When individual consciousness overrides the necessary mechanisms outside man’s machine to initiate self-transformation, the collective consciousness emerges in the future. Initially recognizing that the mechanisms crafted and perpetuated by humans are unnatural, it becomes instinctive to avoid personal accountability for this destructive materialistic design and renounce any potential action to eradicate it. Moreover, the overwhelming forces of the machine hinder a conscious dialogue regarding our ethical responsibility to dismantle this unearthly flaw of suffering and servitude. Building connections with others and instigating a revolution necessitates moral action and responsibility. However, it is simple for individuals to claim “I did not create this,” yet they would be mistaken as it is their continued daily contribution to the Capitalist wheel that sustains it. Even when withdrawing from its influence, individuals inadvertently foster an environment of acquiescence through their inaction. While each person experiences moments of self-awareness, they often feel ashamed and reluctant to accept blame for their creation – even if at a distance.

The conditions for individuals to engage in sexual intercourse with each other are determined by their own individuality rather than external factors. These specific conditions are unique to individuals who are in certain relationships and are essential for them to create their own material life and related aspects through their own actions. Initially, these conditions align with the inherent nature of production until a contradiction arises. At that point, these conditions become an accidental constraint and later individuals recognize them as such. It is believed that individuals from earlier periods were also aware of this constraint (Marx & Engels, 1845, 81).

Man must create a collective, individual consciousness by reflecting on his relationship with industry and others, and sharing his feelings of exploitation and directionless life.

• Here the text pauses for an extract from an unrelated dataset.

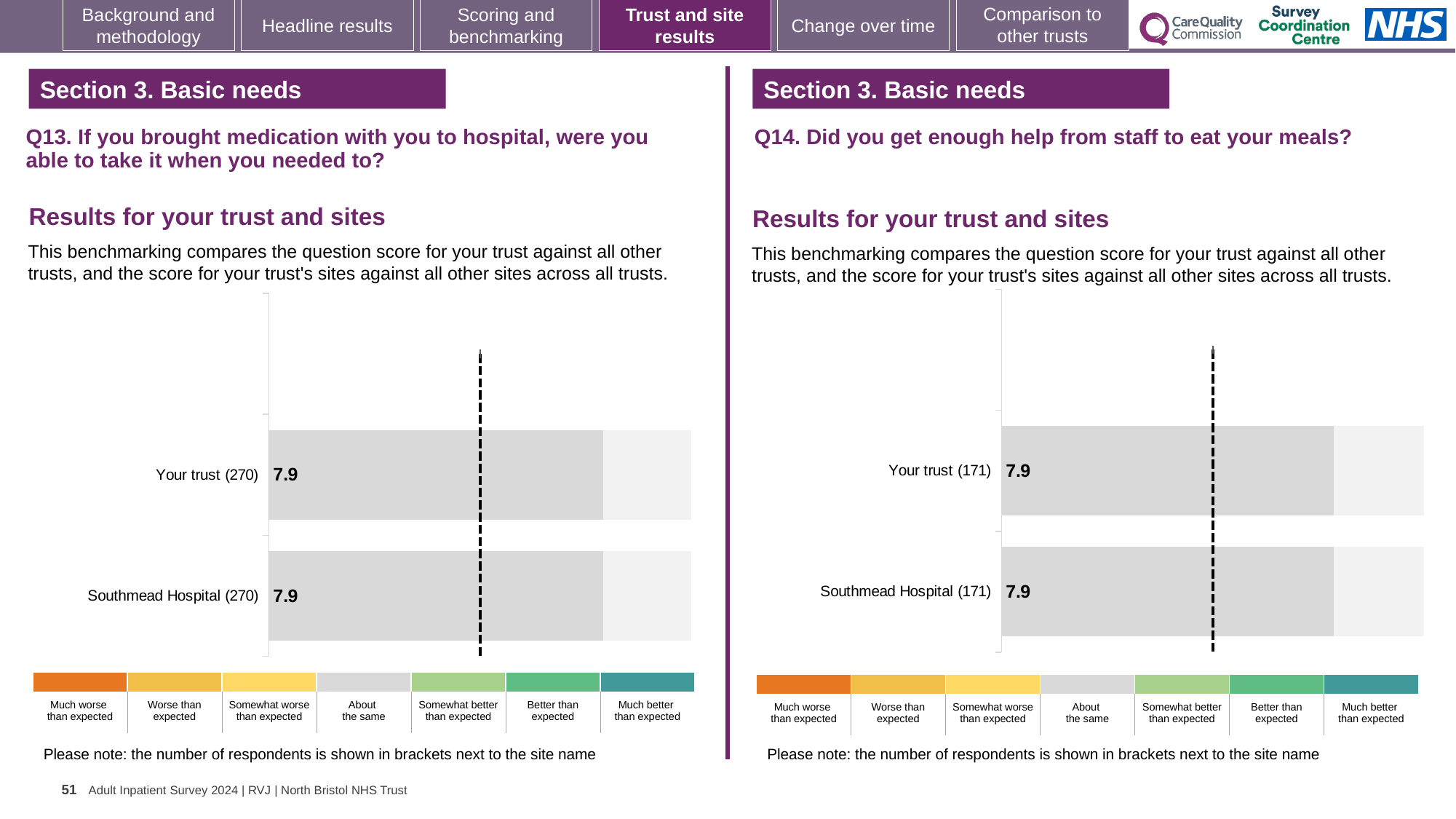
How many bars are plotted in the Q13 chart on the left? 2 In the Q14 chart on the right, what is the score for Southmead Hospital? 7.9 In the Q14 chart on the right, how many respondents are shown in brackets for Southmead Hospital? 171 In the Q13 chart on the left, how many respondents are shown in brackets for Your trust? 270 In the Q13 chart on the left, what is the score for Your trust? 7.9 How many bars are plotted in the Q14 chart on the right? 2 In the Q14 chart on the right, what is the difference between the score for Your trust and the score for Southmead Hospital? 0 In the Q14 chart on the right, what is the score for Your trust? 7.9 What kind of chart is used for the Q13 results on the left? Bar chart In the Q13 chart on the left, what is the difference between the score for Your trust and the score for Southmead Hospital? 0 In the Q13 chart on the left, what is the score for Southmead Hospital? 7.9 In the Q14 chart on the right, is the score for Your trust greater or less than 5? greater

However, the circular nature of the Capitalist system confuses this process. Yet, a collective pause and realization of their situation, triggered by a shared catastrophe or extreme event, will prevent action due to shame for allowing exploitation. Man has become so trapped in his circular life that stepping out leads to a spin in self-consciousness. As a group, the shame of creating this cycle out of ignorance will silence dissent. In this panic, man will long for the circularity of either the machine or nature. Ultimately, nothing can be changed.

The constant need to replace slaves resulted in their frequent death, making slavery a fundamental aspect of the productive system. The plebeians, who were neither free nor slave, were unable to elevate themselves beyond being a working class mob. Rome, ultimately, never expanded beyond being a city and its political ties with the provinces were easily disrupted by political upheavals (Marx & Engels, 1845, 84).

The presented negativity is the reality of man, nature, consciousness, and the machine. The Capitalist machine keeps running with many cogs and will continue to do so, even when individuals step into consciousness. They may distance themselves from the machine that binds them to an unnatural life with unnatural needs, but someone else will take their place. This circularity of slavery to commodities is deeply ingrained in daily life, replacing the natural circularity of the earth’s rotation. Capitalism is like the earth, a spinning wheel that constantly encourages work and consumption. Those who reject these premises are completely alone, as nature intended, and cannot connect with others on a different wheel to revolt against a power stronger than the entire universe.

References

In Volume 5 of the Collected Works, Karl Marx and Friedrich Engels talk about their book “The German Ideology” along with other writings they produced in April.

The online accessibility of the content extends from 1845 to April 1847.